Gegenstand vorliegender Erfindung betrifft ein lenkbares Luftschiff aus zwei oder mehreren starr miteinander verbundenen Ballons mit starrer Metallhülle. Die Erfindung besteht insbesondere in der Schaffung zweier Kammern in den Ballonspitzen von veränderlichem Volumen, sowie in der Ausgestaltung der starren Ballonhülle und dei Einrichtung zum Austreiben der atmosphärischen Luft und zu deren Ersatz durch ein spezifisch leichteres Gas, z.
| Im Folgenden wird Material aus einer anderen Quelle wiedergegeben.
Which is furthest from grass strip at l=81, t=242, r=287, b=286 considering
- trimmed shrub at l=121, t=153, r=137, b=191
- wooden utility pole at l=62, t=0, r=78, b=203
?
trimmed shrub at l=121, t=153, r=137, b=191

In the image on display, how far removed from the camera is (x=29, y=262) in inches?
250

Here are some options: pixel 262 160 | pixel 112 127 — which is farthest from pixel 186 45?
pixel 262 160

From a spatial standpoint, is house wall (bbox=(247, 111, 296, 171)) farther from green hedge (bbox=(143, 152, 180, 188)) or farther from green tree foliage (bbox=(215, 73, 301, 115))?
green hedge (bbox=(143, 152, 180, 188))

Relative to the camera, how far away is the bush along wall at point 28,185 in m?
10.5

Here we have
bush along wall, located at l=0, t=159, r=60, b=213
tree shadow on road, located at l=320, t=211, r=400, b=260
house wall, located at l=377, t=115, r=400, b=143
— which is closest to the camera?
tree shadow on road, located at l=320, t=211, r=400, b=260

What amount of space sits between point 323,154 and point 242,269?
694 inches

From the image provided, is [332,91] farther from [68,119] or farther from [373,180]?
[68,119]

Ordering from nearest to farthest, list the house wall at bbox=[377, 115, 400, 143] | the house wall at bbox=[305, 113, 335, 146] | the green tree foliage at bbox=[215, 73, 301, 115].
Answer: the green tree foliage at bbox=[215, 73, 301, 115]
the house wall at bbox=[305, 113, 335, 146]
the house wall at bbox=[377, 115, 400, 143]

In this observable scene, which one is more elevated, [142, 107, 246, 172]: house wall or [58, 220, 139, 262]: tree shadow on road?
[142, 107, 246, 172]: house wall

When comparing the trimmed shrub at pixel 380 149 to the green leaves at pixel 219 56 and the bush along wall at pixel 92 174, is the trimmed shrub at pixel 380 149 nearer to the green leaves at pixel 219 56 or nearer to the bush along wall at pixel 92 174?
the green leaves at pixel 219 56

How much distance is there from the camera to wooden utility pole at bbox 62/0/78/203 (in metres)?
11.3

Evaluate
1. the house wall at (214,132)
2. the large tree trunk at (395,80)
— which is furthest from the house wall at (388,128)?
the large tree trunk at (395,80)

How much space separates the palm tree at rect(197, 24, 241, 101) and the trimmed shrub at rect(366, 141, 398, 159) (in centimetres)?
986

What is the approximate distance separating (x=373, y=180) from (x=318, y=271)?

B. Wasserstoff, nach dem bekannten Verfahren, welches darin besteht, dass zuerst ein Sack oder Schlauch im Ballon aufgeblasen und hiedurch die Luft aus dem Ballon ausgetrieben wird, wonach unter gleichzeitiger Entleerung und eventueller Entfernung des Sackes oder Schlauches das Gas in den Ballon eingeleitet wird.
Auf der Zeichnung ist das Luftschiff in einer Ausführungsform als Doppelballon dargestellt.
Fig. 1 ist eine Draufsicht, Fig. 2 eine Seitenansicht, Fig. 3 eine Draufsicht auf den mittleren Teil der beiden gekuppelten Ballons, in vergrössertem Massstabe, nebst Plattform und ihren Verbindungsteilen mit den Ballons, Fig. 4 ist ein Schnitt nach Linie A-A von Fig. 3, Fig. 5 ein Schnitt nach Linie B-B von Fig. 3, Fig. 6 ein Schnitt nach Linie C-C von Fig. 1, Fig. 7 ist eine Draufsicht auf eine der Endplattformen und ihrer Verbindung mit den Ballonkörpern, Fig. 8 ist ein senkrechter Schmtt nach Linie D-D.
Die Fig. 9 und 10 sind seitliche Ansichten der Enden der beiden Ballons, Fig. 11 ist eine Stirnansicht, Fig. 12 eine Oberansicht und Fig. 13 eine Unteransicht eines abnehmbaren Luftverdrängungsbeutels in der Ruhelage ; Fig. 14 ist eine Unteransicht desselben, Fig. 15 ist ein Querschnitt durch eine der starren Ballonhüllen in vergrössertem Massstabe, woraus gleichzeitig der Vorgang der Verdrängung der atmosphärischen Luft ersichtlich ist. Fig. 16 zeigt im Schnitt eine AustrittsöSnung nebst Verschluss an der Unterseite des Ballonkörpers, Fig. 17 ist ein senkrechter Schnitt durch das zugespitzte Ende eines der beiden Ballons. Die Fig. 18 und 19 sind Querschnitte entsprechend Linien E-E und F-F von Fig. 17.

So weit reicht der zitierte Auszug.